● **Extract**
Peacemakers International is a Christian ministry located at 5322 Chene St. in the Poletown East neighborhood of Detroit, Michigan. Pastored by Detroit native Steve Upshur, Peacemakers International hosts church services on Sunday evenings with the help of praise and worship teams from churches across Southeast Michigan and puts the rest of its efforts into its outreach to the area's poor, maintaining a large community garden to provide fresh produce to those in need and operating the halfway houses, Jesus House and Mercy House.

==History==
After living a life of crime and drug addiction in the city of Detroit, Steve Upshur converted to Christianity in 1974 after being introduced to the faith while on a trip to Oklahoma. After his conversion he returned to the city and began teaching Bible studies to the youth on Detroit’s east side. Over time, this ministry coalesced into a Church which would later be called "The Breadline."

● **Supplied records**
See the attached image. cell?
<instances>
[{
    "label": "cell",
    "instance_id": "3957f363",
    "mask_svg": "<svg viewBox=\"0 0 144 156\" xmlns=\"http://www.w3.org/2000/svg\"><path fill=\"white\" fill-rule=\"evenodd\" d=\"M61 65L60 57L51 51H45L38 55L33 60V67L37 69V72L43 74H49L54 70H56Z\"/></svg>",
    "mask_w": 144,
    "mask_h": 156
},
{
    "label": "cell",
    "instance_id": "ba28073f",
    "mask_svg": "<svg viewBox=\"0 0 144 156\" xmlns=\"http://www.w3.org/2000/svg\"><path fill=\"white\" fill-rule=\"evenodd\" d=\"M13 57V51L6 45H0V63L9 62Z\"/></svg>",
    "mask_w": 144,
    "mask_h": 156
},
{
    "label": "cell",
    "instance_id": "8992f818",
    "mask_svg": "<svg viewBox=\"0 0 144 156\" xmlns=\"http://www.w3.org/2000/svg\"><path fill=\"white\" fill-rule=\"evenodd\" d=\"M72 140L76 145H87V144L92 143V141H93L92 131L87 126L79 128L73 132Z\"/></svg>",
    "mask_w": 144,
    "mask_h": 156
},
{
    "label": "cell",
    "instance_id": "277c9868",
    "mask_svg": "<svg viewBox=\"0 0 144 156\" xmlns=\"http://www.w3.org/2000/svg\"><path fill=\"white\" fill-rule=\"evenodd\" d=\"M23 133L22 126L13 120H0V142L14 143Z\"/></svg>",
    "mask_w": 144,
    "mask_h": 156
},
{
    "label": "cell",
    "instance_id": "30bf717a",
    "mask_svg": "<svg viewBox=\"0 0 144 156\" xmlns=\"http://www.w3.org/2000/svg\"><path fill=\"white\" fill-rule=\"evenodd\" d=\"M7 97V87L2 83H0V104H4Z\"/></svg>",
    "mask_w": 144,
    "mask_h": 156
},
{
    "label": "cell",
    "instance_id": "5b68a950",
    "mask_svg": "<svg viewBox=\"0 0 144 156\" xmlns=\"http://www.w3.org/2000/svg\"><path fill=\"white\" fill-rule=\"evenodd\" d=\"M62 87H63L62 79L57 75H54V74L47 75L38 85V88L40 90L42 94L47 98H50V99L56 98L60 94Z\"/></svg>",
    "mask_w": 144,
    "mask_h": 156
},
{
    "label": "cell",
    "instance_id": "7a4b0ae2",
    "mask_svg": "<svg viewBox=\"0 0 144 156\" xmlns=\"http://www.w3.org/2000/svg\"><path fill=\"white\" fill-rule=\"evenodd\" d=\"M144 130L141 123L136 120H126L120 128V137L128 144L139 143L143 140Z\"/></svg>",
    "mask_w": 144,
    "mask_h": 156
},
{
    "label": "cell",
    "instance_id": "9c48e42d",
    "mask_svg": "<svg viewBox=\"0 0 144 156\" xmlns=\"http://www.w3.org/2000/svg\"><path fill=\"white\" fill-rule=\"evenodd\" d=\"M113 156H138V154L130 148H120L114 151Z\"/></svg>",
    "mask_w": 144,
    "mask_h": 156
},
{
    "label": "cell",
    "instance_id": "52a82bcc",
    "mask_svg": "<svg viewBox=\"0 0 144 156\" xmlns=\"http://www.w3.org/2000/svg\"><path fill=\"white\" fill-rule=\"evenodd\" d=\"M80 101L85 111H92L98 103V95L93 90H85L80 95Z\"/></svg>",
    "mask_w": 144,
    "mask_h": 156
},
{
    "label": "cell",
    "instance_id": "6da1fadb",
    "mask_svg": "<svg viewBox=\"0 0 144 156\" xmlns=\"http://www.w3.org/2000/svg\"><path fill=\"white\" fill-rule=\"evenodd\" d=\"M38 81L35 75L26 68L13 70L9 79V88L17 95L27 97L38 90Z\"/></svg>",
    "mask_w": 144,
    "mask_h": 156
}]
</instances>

● **Brief A**
Retype the passage about Peacemakers International word for word, starting at "Peacemakers International is" and ending at "and Mercy House.".
● **Brief B**
Write what comes next in the passage about Peacemakers International, picking up right after its final sentence.

● **Answer area A**
Peacemakers International is a Christian ministry located at 5322 Chene St. in the Poletown East neighborhood of Detroit, Michigan. Pastored by Detroit native Steve Upshur, Peacemakers International hosts church services on Sunday evenings with the help of praise and worship teams from churches across Southeast Michigan and puts the rest of its efforts into its outreach to the area's poor, maintaining a large community garden to provide fresh produce to those in need and operating the halfway houses, Jesus House and Mercy House.

● **Answer area B**
In 1980 a decision was made to merge The Breadline with another group of Christians in the area. The end result was a new church equally pastored by three men: Tony Mancina, Bob Pannecouk, and Steve Upshur. They called their new ministry “New Life Fellowship Of Believers.” Before long they were able to obtain a new location for services in St. Clair Shores, Michigan.

Over the course of this ministry the men founded the “Zoe Christian Academy”, and Pastor Steve launched the “New Life” TV program which would go on to run for fifteen years. He also began to get more involved with prison and jail ministry, and began to minister to with outlaw motorcycle clubs, with his criminal past allowing him a higher level of credibility amongst these groups.

In the early 1990s Jim and Zilpha Fox, members of the New Life congregation, approached Pastor Steve and offered him a four story warehouse in the inner city of Detroit where they resided on the condition that it be used as a Christian ministry to serve the people of Detroit. In 1994 Pastor Steve accepted their offer and begin working on what would become Peacemakers International. Over time, as the property's restoration process continued and the “Chene St. Outreach Ministry” was founded. This new ministry started by on events on Saturdays to reach out to the community. Barbecues, campfires, and live music events were held and relationships in the community began to develop.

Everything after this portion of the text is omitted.